# Usage Guide

## Which Tool When? — Decision Tree

```
User asks about something external / current
│
├─→ web_search("...")
│   │
│   ├─→ 1 relevant result?
│   │   └─→ web_fetch(url)                     ← no interaction needed
│   │   OR
│   │   └─→ web_browse(url, actions)           ← needs interaction
│   │
│   └─→ 2–5 relevant results?
│       ├─→ All need no interaction?
│       │   └─→ web_batch_fetch(urls[])        ← parallel fetch
│       └─→ Some need interaction?
│           └─→ web_fetch (no-interaction ones)
│               web_browse (interactive ones)  ← sequential
│
└─→ User provides a URL directly
    ├─→ No interaction needed / loads on first request?
    │   └─→ web_fetch(url)
    └─→ Needs clicking / scrolling / waiting?
        └─→ web_browse(url, actions)
```

---

## Tool Comparison

| | `web_fetch` | `web_browse` | `web_batch_fetch` |
|--|-------------|--------------|-------------------|
| **Pages** | 1 | 1 | 1–15 (2–5 recommended) |
| **Browser** | Yes (Scrapling) | Yes (agent-browser) | Yes (Scrapling) |
| **Interaction** | ❌ No | ✅ Click, fill, scroll, wait | ❌ No |
| **Selector** | ✅ Per-URL | ✅ Final state | ✅ Applied to all |
| **Stealthy** | ✅ Yes | ❌ No | ✅ Yes |
| **Speed** | Fast | Slower (browser ops) | Medium (parallel) |
| **Best for** | Articles, docs, blogs | SPAs, forms, pagination | Research synthesis |

`web_fetch` falls back to HTTP GET after a normal browser fetch fails, but not in stealthy mode. `web_batch_fetch` falls back to GET after failed browser fetches in all modes.

---

## Firecrawl Keyless fallback

When a local backend cannot do the job, the tools automatically retry through **Firecrawl Keyless** (1,000 free credits/month, no API key, no signup) before giving up. It is **fallback-only** — never the primary path — and is **opt-out-able** with `PI_WEB_FIRECRAWL_FALLBACK=0`. Requires the optional `firecrawl-cli` (`npm install -g firecrawl-cli`); if it is absent the tools simply surface the original local error. Agents should call `web_search`/`web_fetch`/`web_browse` first and call `firecrawl_*` directly only after the corresponding local-first tool failed, or when the user explicitly asks for Firecrawl/cloud behavior.

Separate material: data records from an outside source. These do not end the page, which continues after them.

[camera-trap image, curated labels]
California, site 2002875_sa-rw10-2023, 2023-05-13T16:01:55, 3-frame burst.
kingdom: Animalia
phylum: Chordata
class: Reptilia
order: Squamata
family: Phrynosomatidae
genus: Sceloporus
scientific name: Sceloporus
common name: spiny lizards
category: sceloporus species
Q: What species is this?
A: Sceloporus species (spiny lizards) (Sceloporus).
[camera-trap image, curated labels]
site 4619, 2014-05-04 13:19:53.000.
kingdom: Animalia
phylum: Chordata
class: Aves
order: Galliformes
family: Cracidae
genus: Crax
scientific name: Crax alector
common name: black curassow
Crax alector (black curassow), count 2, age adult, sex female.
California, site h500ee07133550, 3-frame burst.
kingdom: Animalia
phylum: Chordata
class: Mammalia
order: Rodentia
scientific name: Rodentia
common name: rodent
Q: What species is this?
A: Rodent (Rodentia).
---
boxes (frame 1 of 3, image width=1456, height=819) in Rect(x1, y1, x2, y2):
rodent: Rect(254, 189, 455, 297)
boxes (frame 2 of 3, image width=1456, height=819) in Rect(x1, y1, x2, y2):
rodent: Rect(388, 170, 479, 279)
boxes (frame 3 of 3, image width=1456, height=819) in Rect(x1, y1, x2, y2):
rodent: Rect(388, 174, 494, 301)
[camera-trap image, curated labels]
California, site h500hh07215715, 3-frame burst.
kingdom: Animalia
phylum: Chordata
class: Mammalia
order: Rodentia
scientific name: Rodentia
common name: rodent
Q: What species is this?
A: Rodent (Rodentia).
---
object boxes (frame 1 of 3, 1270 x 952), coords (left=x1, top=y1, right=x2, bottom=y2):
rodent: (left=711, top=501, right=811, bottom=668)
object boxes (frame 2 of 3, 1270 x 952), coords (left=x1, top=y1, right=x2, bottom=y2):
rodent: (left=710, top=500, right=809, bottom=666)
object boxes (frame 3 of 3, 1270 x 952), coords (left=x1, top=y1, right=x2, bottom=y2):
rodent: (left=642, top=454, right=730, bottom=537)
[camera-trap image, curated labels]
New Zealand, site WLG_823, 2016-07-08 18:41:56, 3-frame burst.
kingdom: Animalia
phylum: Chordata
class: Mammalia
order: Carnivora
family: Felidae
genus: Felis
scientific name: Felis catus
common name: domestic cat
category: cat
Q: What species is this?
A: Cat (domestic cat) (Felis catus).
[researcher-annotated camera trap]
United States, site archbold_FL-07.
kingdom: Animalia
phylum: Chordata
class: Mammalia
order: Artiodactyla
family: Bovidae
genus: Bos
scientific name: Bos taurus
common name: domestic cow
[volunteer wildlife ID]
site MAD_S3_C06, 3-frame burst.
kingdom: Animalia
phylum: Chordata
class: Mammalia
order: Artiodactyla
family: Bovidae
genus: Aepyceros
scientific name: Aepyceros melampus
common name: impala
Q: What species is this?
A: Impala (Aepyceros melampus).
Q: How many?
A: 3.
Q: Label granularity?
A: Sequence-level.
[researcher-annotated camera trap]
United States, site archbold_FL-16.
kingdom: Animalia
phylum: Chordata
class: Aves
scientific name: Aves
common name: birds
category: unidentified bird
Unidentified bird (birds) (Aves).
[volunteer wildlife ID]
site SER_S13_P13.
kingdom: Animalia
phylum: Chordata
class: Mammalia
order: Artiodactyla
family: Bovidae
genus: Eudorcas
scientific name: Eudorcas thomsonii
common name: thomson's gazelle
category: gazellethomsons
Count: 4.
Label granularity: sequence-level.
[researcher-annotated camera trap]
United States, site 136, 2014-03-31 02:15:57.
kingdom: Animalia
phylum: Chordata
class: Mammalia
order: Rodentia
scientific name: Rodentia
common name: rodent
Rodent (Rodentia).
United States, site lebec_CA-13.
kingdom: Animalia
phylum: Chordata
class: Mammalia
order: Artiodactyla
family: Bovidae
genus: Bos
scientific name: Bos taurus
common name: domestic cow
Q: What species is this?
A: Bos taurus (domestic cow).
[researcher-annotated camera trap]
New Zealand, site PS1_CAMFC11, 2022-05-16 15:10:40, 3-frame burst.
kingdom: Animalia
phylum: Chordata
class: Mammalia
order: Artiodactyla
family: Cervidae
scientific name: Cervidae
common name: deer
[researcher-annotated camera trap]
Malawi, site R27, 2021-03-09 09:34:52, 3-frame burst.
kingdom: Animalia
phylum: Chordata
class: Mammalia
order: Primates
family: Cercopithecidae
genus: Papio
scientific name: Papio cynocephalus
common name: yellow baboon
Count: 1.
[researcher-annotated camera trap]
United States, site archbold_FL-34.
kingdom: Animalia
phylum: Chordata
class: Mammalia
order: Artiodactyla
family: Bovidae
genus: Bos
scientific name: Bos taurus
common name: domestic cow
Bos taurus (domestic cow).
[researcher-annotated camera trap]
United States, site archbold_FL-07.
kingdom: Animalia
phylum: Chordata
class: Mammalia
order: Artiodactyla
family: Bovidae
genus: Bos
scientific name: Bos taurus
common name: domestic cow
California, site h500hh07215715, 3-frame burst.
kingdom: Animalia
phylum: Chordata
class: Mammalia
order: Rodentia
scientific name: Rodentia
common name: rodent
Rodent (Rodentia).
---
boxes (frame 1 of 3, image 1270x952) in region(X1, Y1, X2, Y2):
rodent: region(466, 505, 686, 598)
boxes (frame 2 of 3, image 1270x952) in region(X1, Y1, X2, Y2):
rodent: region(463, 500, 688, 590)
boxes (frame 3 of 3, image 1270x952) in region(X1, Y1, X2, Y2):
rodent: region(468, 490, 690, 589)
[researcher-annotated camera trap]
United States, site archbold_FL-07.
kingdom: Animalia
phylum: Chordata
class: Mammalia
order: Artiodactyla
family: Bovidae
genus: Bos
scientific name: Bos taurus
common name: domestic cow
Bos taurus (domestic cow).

| Tool | Falls back to Firecrawl when… |
|------|-------------------------------|
| `web_search` | SearXNG errors out **or** returns zero results |
| `web_fetch` | scrapling (incl. its HTTP-GET fallback) fails — anti-bot, heavy JS, PDFs |
| `web_browse` | agent-browser is missing or its batch fails (not on caller validation errors) |
| `web_batch_fetch` | (no fallback — Firecrawl batch scrape is not keyless) |

The three `firecrawl_*` tools are fallback-only explicit escape hatches for capabilities the local backends lack (`github`/`research`/`pdf` search categories, cloud rendering, natural-language interaction). They are not the first step for ordinary URL reading; `web_fetch` already performs Firecrawl fallback internally when local fetching fails.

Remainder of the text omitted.